The Crimean War
The first major conflict to ever be photographed
Alex Q. Arbuckle
1855
In the 1850s, the Crimean War emerged from a dispute over the rights of Christian minorities in the Ottoman-controlled Holy Land. Tensions among Russia, France and the Ottoman Empire eventually boiled over into a war centered in the Balkans and the critical warm-water ports of the Crimean Peninsula in the Black Sea.The fighting in Crimea, which included the famed “Charge of the Light Brigade,” eventually settled into a prolonged stalemate, with allied British, French and Ottomans besieging the Russian-held port of Sevastopol. Supply interruptions, strategic errors and a devastating winter made conditions miserable and deadly for the Allies encircling the city.With public opinion shifting against a mismanaged war with few clear objectives, the British government hired photographer Roger Fenton to travel to Crimea and create some of the first war photographs in history. He arrived in March 1855 and stayed for 3.5 months.Fenton’s employers wished to convey a sense of steadfastness and success in the military campaign. As such, Fenton made no records of soldiers killed by the winter cold or cholera, or who were maimed by artillery fire. With large, heavy cameras requiring long exposures of static subjects, Fenton photographed soldiers, laborers and generals, and recorded the orderly rows of tents and supply trains stretching across the landscape from the port of Balaklava to the front.
...in coming to a ravine called the valley of death, the sight passed all imagination: round shot and shell lay like a stream at the bottom of the hollow all the way down, you could not walk without treading upon them... - Roger Fenton
Fenton’s most famous — and controversial — photograph was an image captured on April 23, 1855. It depicted a shallow valley on the road to Sevastopol strewn with cannonballs, dubbed by soldiers “The Valley of the Shadow of Death” for the frequency with which it was shelled by the Russians.

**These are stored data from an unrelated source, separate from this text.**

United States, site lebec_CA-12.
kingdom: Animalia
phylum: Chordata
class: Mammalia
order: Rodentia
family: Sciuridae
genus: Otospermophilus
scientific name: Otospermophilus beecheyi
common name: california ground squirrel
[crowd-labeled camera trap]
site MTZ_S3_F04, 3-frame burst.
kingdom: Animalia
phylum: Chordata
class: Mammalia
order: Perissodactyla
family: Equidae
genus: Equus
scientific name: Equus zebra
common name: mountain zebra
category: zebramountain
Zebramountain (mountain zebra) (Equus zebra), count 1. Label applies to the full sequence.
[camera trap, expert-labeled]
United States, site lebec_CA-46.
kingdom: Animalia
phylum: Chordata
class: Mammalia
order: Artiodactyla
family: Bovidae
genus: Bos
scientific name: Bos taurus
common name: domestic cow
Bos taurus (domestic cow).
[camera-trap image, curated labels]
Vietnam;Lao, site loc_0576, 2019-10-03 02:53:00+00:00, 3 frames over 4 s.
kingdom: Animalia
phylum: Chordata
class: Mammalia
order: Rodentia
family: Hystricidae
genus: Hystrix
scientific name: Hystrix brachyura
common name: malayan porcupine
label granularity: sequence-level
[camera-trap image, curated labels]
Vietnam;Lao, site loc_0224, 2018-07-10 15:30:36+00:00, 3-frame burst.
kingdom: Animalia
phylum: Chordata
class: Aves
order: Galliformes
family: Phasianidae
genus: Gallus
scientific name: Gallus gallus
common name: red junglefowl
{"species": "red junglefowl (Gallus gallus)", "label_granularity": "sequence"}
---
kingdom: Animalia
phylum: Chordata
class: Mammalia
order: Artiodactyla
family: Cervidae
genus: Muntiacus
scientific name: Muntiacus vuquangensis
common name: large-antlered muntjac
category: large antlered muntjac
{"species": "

In the famous image, cannonballs accumulated in ditches on the side of the road. But Fenton also took another, lesser seen image of the same scene, with no cannonballs on top of the road. Historians have offered many competing theories about which photograph was taken first, and why and by whom the cannonballs were moved. An exhaustive investigation by filmmaker Errol Morris concluded, based on the downhill sliding of several small rocks between the two frames, that the image with cannonballs off the road came first, and that the cannonballs were then moved onto the road for the second photo.Whether Fenton moved them there to create additional drama or compositional harmony, or whether they were tossed there by soldiers looking to salvage them, the apparent staging of the image (and Fenton’s assignment) is a reminder of the hazards of treating photographs as objective evidence, even 133 years before the invention of Photoshop.